Stated exercise ->
From the newsletter's definitions section, list every feature of a timeshare stated from "In contrast" up to the sentence beginning "This is why".

Article ->
I hope this newsletter finds you healthy, safe and warm in your corner of the world. Over the holidays, my family and I traveled to Breckenridge, Colorado. Our close friends had recently purchased a fractional ownership interest in a new resort and we decided to book a stay there to experience it ourselves.

 

Curious about their "fractional ownership opportunity," I attended a sales presentation at the large and beautiful hotel. After 90 minutes, it became clear that what they were marketing as fractional ownership was, in fact, a traditional timeshare. Despite the  misnomer, the offer was a classic timeshare sale. Needless to say, I did not purchase the timeshare but I was able to reinforce what I already knew- and that is what we develop is not a timeshare! Nevertheless, it is understandable why many people find the distinction confusing, as corporations often intentionally blur the lines to distance themselves from the timeshare label.

 

This is a question that frequently arises during meetings with our potential buyers. It is a topic that is important to understand thoroughly, and my partner, David, has been working to clearly define these two distinct ownership models. I hope the following information helps with your research and serves as a useful reference in your decision-making process.



 

FRACTIONAL OWNERSHIP VS. TIMESHARE - By David Brown

 

Definitions


Fractional ownership involves deeded ownership of physical property, usually 1/4 to 1/13th share, through a corporate entity, allowing owners to share in governance and management duties. Importantly, ownership is of a share of the corporate entity which holds the actual title to the real estate. 

  

In contrast, a timeshare provides only a "right to use" a unit of property without legal ownership of the real estate. There is no right to manage a property used as timeshares, and management rights (usually lucrative) are controlled by a corporation not owned by the timeshare holders. There are also obligations for the costs which not only last for life, but are attached to the estate of a timeshare holder when they pass away.  This is why timeshares are often difficult or even impossible to sell or even give away.  Do not take my word for it, but look it up, there are lawyers on the internet who advertise their services to get people out of timeshares.  I love fractionals and have owned three for my own use.  They do require thought and effort, but they allow ownership in amazing places for a small fraction of the cost and work of owning a second home full time.  Even if a fractional is not for you, I recommend that you think VERY carefully before committing to a timeshare.

Dataset rows ->
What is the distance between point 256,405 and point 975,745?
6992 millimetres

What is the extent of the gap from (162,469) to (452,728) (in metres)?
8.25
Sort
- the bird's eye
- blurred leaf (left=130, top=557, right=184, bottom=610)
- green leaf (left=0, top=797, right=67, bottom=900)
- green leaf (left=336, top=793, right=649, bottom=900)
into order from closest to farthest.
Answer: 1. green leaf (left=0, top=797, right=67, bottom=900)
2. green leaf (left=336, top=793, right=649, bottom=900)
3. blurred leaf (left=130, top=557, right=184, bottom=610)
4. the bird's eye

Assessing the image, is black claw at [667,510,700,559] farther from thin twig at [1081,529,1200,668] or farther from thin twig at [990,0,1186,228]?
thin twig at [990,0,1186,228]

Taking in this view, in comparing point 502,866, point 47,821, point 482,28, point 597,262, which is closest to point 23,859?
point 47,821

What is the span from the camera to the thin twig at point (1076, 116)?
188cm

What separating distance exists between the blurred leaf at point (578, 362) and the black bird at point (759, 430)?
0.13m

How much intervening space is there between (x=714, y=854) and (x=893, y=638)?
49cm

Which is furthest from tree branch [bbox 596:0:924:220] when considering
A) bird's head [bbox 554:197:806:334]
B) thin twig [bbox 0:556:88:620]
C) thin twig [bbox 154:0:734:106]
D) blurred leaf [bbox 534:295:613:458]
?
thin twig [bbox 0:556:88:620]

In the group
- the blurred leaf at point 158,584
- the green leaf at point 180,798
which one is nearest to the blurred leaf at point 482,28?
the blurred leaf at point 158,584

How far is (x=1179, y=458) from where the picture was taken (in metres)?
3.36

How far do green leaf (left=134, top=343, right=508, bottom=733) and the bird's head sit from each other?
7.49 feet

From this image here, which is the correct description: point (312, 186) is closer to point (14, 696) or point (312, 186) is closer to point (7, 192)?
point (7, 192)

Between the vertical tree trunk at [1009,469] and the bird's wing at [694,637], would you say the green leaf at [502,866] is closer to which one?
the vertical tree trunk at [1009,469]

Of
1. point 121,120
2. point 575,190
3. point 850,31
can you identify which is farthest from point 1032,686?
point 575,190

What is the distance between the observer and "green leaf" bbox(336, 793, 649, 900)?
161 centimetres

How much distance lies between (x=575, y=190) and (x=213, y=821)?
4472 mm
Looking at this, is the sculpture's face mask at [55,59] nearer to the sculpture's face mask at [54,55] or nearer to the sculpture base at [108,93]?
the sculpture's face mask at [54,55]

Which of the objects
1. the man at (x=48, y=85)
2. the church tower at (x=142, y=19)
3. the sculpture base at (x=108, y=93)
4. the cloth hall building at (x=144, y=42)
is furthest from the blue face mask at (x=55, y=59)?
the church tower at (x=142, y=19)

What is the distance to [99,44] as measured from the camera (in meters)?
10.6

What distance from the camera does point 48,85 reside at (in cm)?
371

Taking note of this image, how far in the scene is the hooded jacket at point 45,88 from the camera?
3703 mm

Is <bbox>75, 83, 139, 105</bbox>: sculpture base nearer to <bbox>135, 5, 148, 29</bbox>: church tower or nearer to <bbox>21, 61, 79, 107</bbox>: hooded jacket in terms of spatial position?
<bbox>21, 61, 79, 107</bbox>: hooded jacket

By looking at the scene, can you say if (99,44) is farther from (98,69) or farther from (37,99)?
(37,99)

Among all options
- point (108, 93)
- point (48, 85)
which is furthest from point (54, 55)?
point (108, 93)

Solution to this task ->
- It gives only a "right to use" a unit of property, without legal ownership of the real estate.
- There is no right to manage a property used as timeshares.
- Management rights, usually lucrative, are controlled by a corporation that the timeshare holders do not own.
- The obligations for costs last for life.
- Those cost obligations are attached to the holder's estate when the holder passes away.